L’originalité du double récit de Wayne Wang offre à voir deux propositions de mise en scène qui se répondent et s’affichent comme des dispositifs ambivalents à travers lesquels on saisit toute l’ambition de ce projet (celui donc de sortir deux films en parallèle) plutôt original aujourd’hui. En stigmatisant la frontière physique et mentale de deux sociétés aux antipodes, les deux films qui prennent cadre aux États-Unis travaillent la question de la séparation, des fossés entre les générations et de l’écart entre les cultures. Le parcours de ces deux jeunes femmes âgées respectivement de vingt et trente ans, permet de faire circuler cette idée de frontière et la question d’une origine hybride, mise de côté par l’une ou bien définitivement abstraite pour l’autre.

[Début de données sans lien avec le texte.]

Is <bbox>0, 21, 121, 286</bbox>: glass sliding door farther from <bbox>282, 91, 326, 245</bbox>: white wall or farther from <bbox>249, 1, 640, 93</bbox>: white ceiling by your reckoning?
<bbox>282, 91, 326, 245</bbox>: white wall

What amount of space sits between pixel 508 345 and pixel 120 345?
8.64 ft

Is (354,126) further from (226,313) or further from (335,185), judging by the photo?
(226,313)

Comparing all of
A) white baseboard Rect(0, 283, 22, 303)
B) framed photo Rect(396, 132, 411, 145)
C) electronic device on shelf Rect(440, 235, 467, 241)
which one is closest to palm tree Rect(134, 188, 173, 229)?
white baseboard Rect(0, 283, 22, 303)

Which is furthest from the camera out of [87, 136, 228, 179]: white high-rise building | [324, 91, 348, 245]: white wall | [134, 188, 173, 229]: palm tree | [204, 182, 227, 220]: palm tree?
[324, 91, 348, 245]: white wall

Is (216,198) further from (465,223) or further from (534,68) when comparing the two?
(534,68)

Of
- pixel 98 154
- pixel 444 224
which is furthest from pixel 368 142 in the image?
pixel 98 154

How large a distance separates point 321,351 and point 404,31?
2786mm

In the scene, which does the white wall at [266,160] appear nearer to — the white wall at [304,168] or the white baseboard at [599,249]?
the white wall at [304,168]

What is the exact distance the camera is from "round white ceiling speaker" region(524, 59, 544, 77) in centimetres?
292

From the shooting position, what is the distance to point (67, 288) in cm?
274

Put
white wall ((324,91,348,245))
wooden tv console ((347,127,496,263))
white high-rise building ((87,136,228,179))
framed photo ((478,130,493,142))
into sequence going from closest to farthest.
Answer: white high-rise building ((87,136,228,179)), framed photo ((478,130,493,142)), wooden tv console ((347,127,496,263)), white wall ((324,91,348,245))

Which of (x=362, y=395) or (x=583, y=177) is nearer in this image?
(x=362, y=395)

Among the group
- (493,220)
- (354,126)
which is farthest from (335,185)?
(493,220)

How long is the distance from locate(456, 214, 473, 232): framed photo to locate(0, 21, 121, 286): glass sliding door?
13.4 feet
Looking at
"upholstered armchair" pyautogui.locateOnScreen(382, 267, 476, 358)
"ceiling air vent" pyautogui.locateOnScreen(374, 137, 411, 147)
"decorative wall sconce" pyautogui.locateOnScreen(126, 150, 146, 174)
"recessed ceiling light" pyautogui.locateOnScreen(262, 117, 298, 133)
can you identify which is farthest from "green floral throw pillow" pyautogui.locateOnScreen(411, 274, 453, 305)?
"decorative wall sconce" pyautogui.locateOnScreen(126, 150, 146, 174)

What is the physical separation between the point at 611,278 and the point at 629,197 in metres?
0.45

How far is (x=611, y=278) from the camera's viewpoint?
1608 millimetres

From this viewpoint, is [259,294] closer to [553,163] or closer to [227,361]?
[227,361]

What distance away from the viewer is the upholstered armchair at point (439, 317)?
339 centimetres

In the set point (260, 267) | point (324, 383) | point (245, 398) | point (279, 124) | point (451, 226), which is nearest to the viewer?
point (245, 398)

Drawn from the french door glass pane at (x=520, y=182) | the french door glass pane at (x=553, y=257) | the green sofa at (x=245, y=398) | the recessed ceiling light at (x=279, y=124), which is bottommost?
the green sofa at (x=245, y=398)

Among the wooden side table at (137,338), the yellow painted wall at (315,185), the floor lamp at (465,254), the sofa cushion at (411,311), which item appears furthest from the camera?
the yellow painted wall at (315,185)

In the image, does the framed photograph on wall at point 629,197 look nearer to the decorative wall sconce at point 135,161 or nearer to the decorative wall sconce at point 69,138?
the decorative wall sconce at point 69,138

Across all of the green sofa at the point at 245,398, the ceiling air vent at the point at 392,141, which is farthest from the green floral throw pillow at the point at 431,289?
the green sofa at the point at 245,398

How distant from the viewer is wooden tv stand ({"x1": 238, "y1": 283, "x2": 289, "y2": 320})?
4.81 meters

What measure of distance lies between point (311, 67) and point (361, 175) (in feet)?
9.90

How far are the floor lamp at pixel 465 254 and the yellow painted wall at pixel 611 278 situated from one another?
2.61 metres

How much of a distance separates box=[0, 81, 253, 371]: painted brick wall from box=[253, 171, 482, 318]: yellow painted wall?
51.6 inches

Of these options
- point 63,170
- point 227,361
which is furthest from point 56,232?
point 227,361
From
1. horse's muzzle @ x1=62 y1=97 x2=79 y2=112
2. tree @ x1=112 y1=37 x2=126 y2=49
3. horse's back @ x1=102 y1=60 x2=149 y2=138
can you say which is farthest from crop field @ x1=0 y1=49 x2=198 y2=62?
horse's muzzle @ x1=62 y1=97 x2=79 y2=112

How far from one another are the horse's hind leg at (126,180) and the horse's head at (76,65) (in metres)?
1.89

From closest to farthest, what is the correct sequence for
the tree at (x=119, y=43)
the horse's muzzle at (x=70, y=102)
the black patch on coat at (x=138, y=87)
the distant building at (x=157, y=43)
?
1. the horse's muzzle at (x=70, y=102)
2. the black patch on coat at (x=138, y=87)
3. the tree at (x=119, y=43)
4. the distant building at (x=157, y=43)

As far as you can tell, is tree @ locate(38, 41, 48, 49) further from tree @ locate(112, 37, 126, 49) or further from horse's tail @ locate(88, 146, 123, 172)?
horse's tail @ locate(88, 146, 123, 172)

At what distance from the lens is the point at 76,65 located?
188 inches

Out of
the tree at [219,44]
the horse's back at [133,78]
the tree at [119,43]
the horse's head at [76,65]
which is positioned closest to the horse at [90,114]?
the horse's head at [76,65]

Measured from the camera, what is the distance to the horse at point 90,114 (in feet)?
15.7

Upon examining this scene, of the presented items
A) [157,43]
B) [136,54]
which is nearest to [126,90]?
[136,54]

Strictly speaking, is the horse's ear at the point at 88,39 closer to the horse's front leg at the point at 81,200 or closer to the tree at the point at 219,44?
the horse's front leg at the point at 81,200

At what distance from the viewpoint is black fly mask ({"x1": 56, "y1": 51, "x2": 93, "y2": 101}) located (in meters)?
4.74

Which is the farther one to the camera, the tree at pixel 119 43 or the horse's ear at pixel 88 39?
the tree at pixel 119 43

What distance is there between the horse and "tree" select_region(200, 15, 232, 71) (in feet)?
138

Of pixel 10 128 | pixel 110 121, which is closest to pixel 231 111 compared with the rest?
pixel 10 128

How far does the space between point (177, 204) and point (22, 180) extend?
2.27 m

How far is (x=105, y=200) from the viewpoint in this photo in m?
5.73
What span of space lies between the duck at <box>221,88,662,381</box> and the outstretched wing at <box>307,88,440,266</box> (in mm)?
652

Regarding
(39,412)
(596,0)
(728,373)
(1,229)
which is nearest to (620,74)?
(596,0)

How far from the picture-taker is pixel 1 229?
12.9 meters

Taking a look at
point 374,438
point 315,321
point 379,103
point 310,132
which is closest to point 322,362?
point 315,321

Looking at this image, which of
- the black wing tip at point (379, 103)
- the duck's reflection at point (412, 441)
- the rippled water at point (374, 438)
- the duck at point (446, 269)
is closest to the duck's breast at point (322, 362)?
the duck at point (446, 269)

Un millier d’années de bonnes prières nous plonge dans le quotidien de Yilan, trentenaire divorcée au regard mélancolique et songeur, que va faire basculer l’arrivée perturbatrice de son père, Mr Shi, pour une durée indéterminée. Mr Shi va ainsi s’immiscer dans l’existence de sa fille et agir sur elle comme une présence débordante. La figure de ce père qui observe, d’un œil assez naïf, les comportements d’une société à mille lieues du régime communiste chinois (ce qui réservera d’ailleurs des situations assez cocasses mais aussi des rencontres inédites) et le train de vie de sa fille va incarner le poids d’un passé et symboliser le corps de contraintes familiales dont Yilan a cherché à se désolidariser.
Les retrouvailles du père et de sa fille prennent la forme d’une distance palpable, d’une incompréhension mutuelle entre ces deux identités culturelles que dorénavant tout semble opposer. Les scènes de repas où les générations s’affrontent matérialisent à cet effet les formes de l’incommunicabilité, les stigmates d’un échange culturel douloureux tout en instaurant les répétitions d’un abcès qu’il va falloir percer. Le processus d’Un millier d’années de bonnes prières tend à faire écouler le temps de retrouvailles accrocheuses avant la prise de conscience du père que sa progéniture est désormais libre d’entendre le souffle propre qui la guide lentement vers son horizon à elle.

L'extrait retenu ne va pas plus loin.